Damien juggled the bag in his arms. “Naw. It’s a venison roast. Already cooked. Joseph said it was bad manners for Lakota men to go visiting without bringing a gift of food—preferably meat. We got up at dawn to start the coals and do a little prayer ceremony. Wild, huh?”
“At least we didn’t have to kill and dress the deer,” Eli said. “My bow skills are a little rusty. Not to mention the fact that I don’t have a license,” he added. To Char he said, “Can we come inside. It’s cold out here.”
Char stepped back to let them in.
“Cool place,” Damien said. “I like the teepee.”
She was so overcome by emotion she had to clear her throat twice to be able to speak. “Thanks.”
“You’re not working, are you?” Eli asked. “We were going to drive around back when we noticed your lights on.”
She locked the door behind them. The aroma of roasted meat filled the air, making her mouth water. “I was on the Web cam with my Aunt Pam. She told me the strangest thing. I—”
Eli exchanged a quick look with Damien before breaking in. “Sorry to interrupt but Joe wrote out specific instructions about how to finish cooking everything. Can we talk while we take this stuff next door?”
She reached for the bag Eli carried. “Sure. Of course.” She spotted two bottles of wine wedged between several plastic containers and a loaf of bread.
“Awesome spears,” Damien exclaimed as they wound through the displays. “They could do some damage.”
Char stifled a grin. “I’ll introduce you to the artist who carves them. How’s your hand, by the way? No lingering problems with your fine motor skills?”
“I’m better than a hundred percent. In fact, I’m two hundred percent. Unfortunately, some people don’t believe that. Some people won’t let me drive until I get written clearance from a doctor. Can you believe it?”
The two men argued about law versus common sense and personal liberty the entire time it took to unpack the cooler and the bags. Char loved every minute of the quick-witted, good-natured exchange. She wondered if this was the way real families were supposed to act.
“So, Char,” Eli said, handing her the last of the cold stuff to put away while Damien slid the roast into the oven and closed the door. “We wanted to—”
“Wait. Are these cranberries?” she asked, cracking the lid on the small plastic container.
“Yes, but they’re made with chipotle peppers. Mae says the recipe is killer with venison.”
Char looked at Damien. “Interesting. Learn something new every day.”

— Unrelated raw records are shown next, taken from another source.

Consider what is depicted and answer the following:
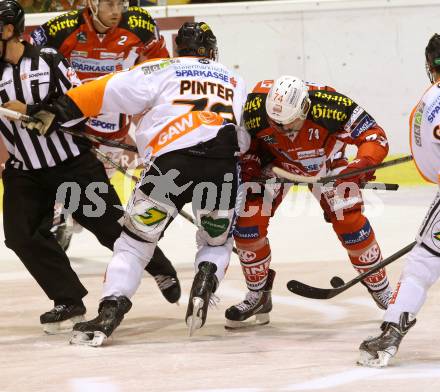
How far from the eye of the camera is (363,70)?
8148 millimetres

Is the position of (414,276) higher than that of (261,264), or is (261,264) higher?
(414,276)

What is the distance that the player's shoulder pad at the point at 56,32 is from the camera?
6078 mm

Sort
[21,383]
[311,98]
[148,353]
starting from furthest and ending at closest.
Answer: [311,98] < [148,353] < [21,383]

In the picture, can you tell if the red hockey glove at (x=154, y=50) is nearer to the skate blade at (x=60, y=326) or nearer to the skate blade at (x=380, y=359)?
the skate blade at (x=60, y=326)

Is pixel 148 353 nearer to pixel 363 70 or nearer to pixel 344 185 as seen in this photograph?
pixel 344 185

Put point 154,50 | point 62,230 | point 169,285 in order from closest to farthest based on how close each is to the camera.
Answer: point 169,285 < point 154,50 < point 62,230

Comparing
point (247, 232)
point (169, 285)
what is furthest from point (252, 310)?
point (169, 285)

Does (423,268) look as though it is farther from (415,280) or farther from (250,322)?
(250,322)

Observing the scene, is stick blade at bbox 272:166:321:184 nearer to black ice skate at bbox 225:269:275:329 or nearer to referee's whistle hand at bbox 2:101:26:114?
black ice skate at bbox 225:269:275:329

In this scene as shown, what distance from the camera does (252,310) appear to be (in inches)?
195

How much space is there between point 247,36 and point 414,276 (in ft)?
14.5

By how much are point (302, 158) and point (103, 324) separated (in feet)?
3.59

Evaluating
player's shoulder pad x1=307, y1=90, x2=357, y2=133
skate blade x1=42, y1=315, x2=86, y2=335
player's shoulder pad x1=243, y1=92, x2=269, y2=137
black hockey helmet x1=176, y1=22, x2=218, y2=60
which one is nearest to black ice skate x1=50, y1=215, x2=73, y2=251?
skate blade x1=42, y1=315, x2=86, y2=335

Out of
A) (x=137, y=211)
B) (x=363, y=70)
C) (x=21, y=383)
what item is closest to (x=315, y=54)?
(x=363, y=70)
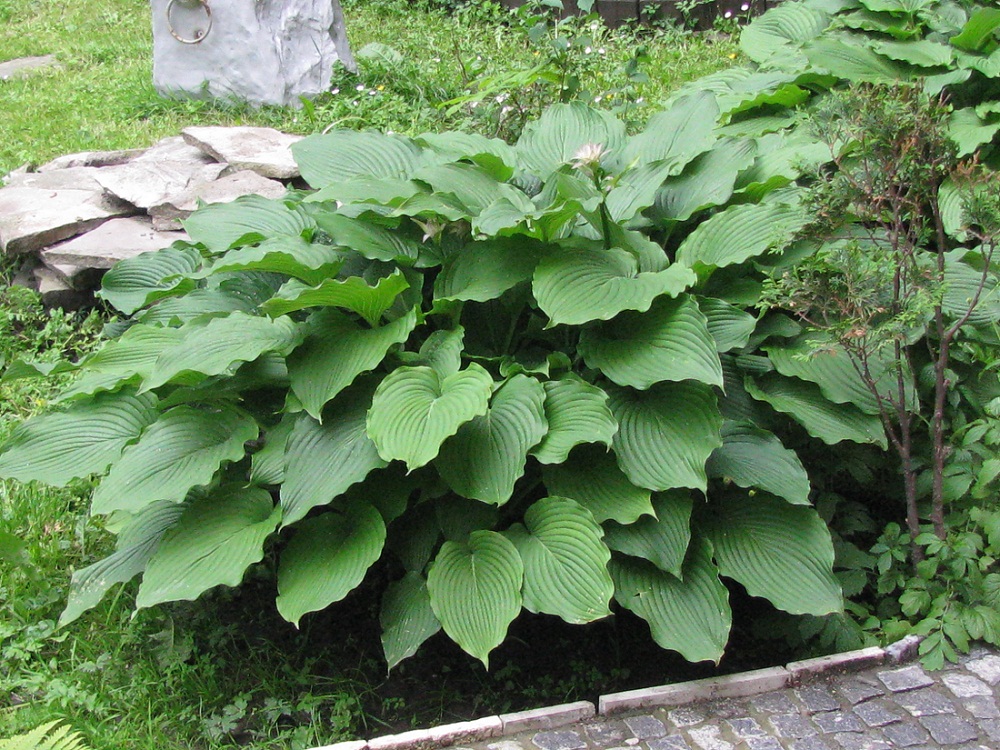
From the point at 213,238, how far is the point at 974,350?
254 centimetres

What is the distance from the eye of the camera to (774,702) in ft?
9.22

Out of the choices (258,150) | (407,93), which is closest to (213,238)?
(258,150)

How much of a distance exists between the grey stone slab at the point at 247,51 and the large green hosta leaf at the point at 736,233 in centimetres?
430

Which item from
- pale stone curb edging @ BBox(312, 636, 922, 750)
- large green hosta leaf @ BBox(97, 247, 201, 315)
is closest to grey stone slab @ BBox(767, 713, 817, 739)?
pale stone curb edging @ BBox(312, 636, 922, 750)

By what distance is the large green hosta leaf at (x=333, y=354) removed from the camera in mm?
2918

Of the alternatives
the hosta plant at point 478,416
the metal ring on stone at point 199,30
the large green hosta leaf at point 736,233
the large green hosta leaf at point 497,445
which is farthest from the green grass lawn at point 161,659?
the metal ring on stone at point 199,30

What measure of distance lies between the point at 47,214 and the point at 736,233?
360 centimetres

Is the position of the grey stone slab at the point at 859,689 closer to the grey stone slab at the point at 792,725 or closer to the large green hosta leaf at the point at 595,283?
the grey stone slab at the point at 792,725

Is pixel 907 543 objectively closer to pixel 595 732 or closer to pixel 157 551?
pixel 595 732

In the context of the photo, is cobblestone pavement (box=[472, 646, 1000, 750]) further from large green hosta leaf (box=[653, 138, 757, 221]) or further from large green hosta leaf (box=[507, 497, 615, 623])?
large green hosta leaf (box=[653, 138, 757, 221])

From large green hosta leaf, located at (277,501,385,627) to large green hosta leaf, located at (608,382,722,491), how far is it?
0.73 metres

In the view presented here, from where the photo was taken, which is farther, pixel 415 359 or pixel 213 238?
pixel 213 238

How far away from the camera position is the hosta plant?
2811mm

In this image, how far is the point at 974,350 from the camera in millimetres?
3352
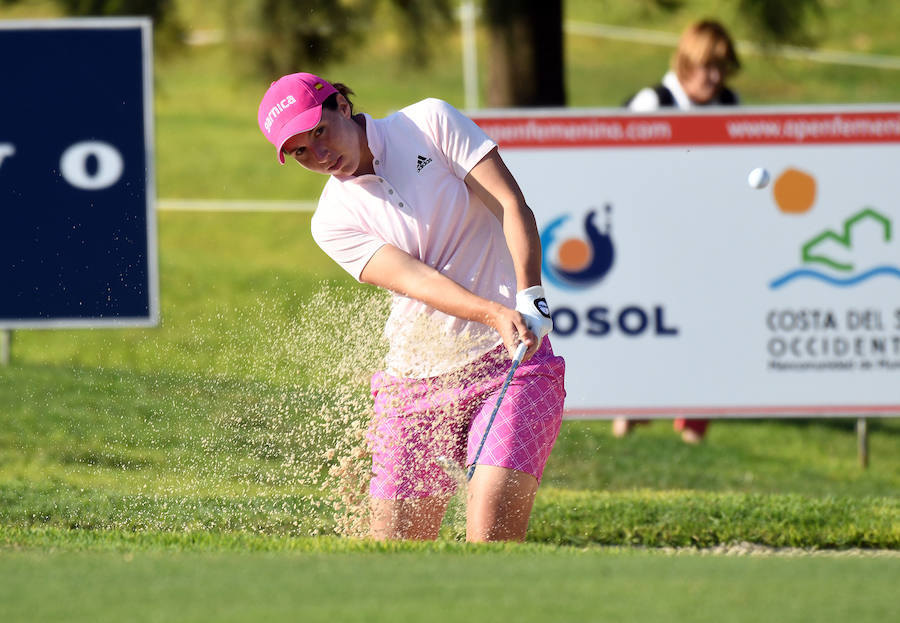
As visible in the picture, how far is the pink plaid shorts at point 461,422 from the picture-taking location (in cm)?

Since I’m not a fan of chipotle, here’s my version of that recipe:

Cranberries Jalapeño

12 ounce bag of fresh cranberries (rinsed and sorted)
½ C cranberry juice
½ C sugar
1-2 fresh jalapeño peppers, depending on desire heat level (I cook it whole then pull out when soft to remove seeds and chop)
sea salt to taste

Place all ingredients in saucepan. Cover and cook over medium heat until the cranberries begin to burst. Remove peppers. Let rest until cool enough to cut. Remove seeds, mince. Add back into the cranberries. Stir to mix. Add desired salt to taste.

Serve warm.

Have a very Happy Thanksgiving!

You can purchase BLACK HILLS NATIVE SON from my online bookstore: HERE and save 50% off using this coupon code: K2IR2OH4NN

Happy reading.



  1. Amy, thanks so much for sharing my thoughts on Thanksgiving! I know a lot of people start decorating early, but that's my preferred sport on Black Friday. :-)

    1. You're welcome! Thanks for being on the blog today! I agree. I love Christmas, but I make myself wait until Black Friday. That's how it was done when I was growing up.